## Work required
A faithful copy of the data is what is wanted, minus any pictures.
------ Listed entries ------
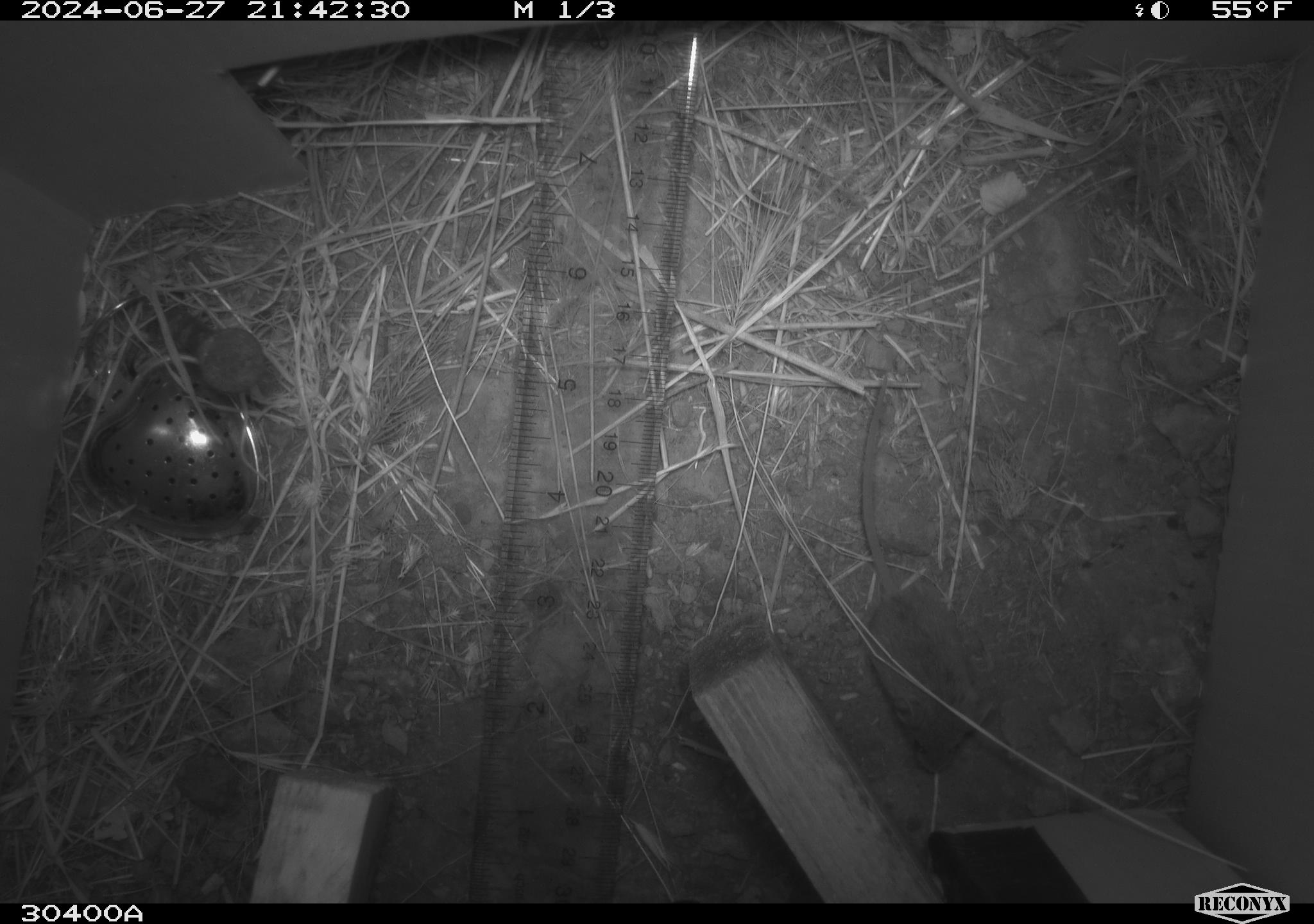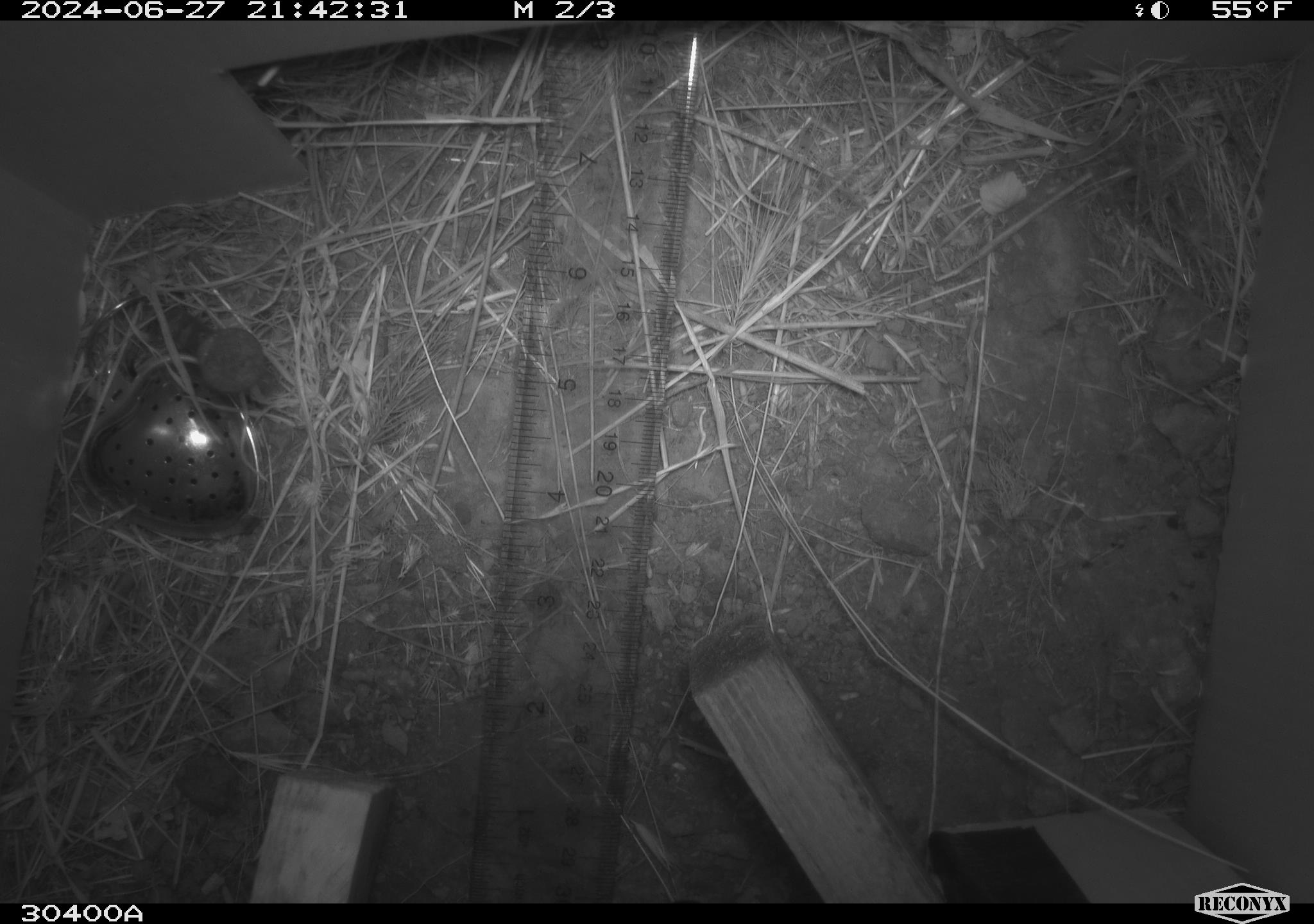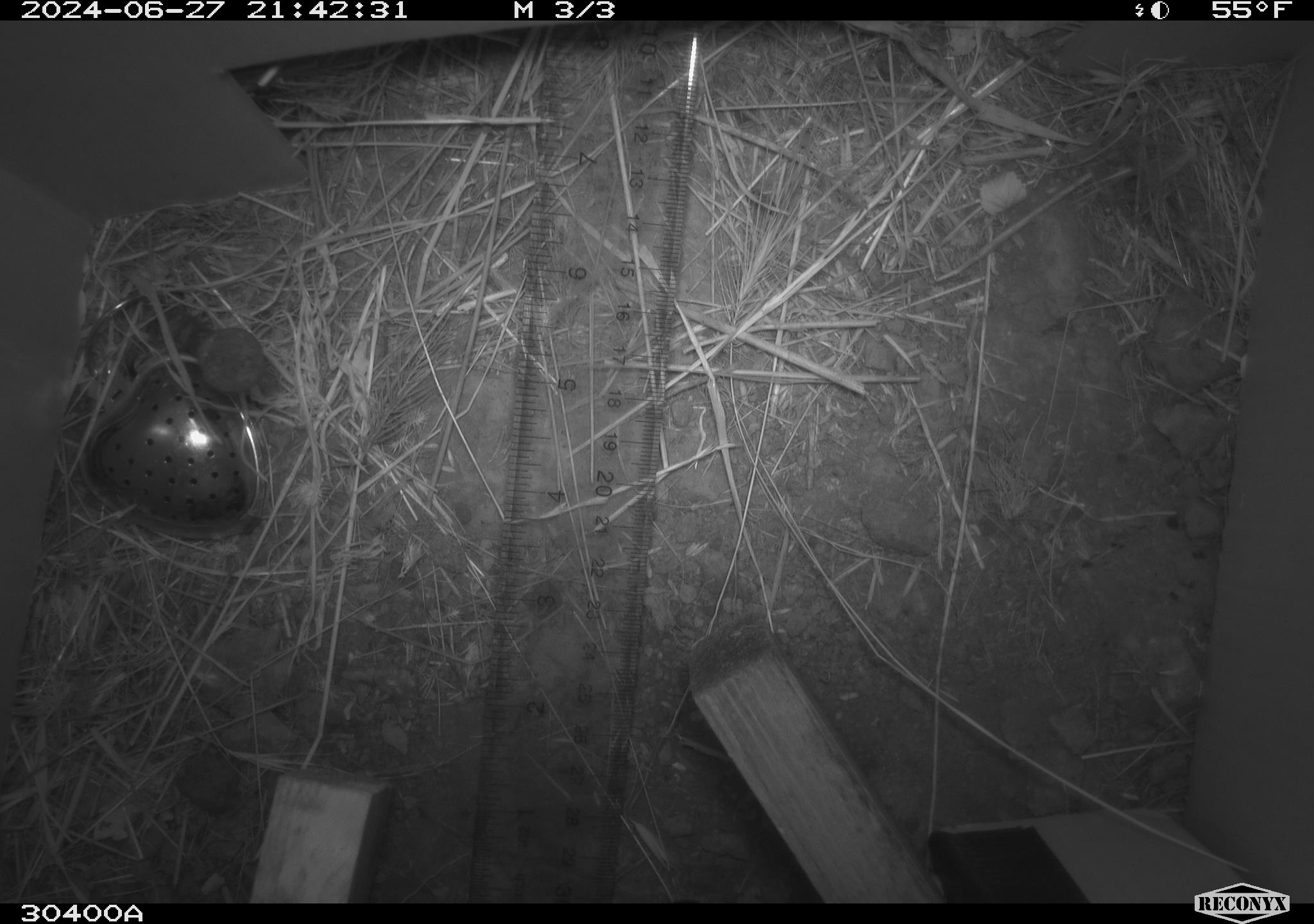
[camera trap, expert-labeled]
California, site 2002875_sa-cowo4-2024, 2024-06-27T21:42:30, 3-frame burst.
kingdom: Animalia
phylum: Chordata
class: Mammalia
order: Rodentia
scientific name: Rodentia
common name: mouse species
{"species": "mouse species (Rodentia)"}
------
## Response for this exercise
[camera trap, expert-labeled]
California, site 2002875_sa-cowo4-2024, 2024-06-27T21:42:30, 3-frame burst.
kingdom: Animalia
phylum: Chordata
class: Mammalia
order: Rodentia
scientific name: Rodentia
common name: mouse species
{"species": "mouse species (Rodentia)"}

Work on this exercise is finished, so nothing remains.